Written request — Count how many lines in the items below contain the word "banner", and give only that number.
[BEGIN Data supplied]
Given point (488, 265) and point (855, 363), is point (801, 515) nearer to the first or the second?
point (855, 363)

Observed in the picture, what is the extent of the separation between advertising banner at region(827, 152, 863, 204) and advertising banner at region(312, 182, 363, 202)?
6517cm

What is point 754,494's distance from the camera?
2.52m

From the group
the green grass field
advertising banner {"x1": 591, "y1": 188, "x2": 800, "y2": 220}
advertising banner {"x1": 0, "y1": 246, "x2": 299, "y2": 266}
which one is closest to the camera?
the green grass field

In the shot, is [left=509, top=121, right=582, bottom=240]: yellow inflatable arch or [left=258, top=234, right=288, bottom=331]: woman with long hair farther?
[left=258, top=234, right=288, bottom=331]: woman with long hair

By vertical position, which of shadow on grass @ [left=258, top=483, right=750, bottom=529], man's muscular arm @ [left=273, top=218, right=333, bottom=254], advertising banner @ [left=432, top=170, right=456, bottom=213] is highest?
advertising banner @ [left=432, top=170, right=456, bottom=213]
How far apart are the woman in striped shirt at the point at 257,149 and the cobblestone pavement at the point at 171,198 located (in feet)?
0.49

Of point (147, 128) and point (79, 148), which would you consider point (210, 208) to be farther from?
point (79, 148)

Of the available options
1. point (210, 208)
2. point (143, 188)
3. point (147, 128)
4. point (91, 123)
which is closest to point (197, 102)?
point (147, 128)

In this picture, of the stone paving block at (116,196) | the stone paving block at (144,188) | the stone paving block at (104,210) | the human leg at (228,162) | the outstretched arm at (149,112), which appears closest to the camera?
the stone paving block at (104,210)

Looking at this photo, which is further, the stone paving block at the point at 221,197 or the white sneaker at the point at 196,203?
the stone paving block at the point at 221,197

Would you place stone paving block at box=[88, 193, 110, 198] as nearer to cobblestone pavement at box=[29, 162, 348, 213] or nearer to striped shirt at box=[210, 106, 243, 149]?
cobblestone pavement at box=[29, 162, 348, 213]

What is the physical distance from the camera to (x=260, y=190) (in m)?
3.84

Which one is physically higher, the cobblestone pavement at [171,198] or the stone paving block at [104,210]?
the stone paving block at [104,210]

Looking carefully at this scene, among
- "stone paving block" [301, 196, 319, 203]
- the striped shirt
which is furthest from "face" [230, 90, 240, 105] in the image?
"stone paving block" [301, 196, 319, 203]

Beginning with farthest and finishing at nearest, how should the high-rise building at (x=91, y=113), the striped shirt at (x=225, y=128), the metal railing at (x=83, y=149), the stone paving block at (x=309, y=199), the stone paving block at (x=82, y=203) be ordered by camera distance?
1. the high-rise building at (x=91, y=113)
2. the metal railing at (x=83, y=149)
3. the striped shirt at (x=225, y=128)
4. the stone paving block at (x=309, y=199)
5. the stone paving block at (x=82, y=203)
[END Data supplied]
Task result — 5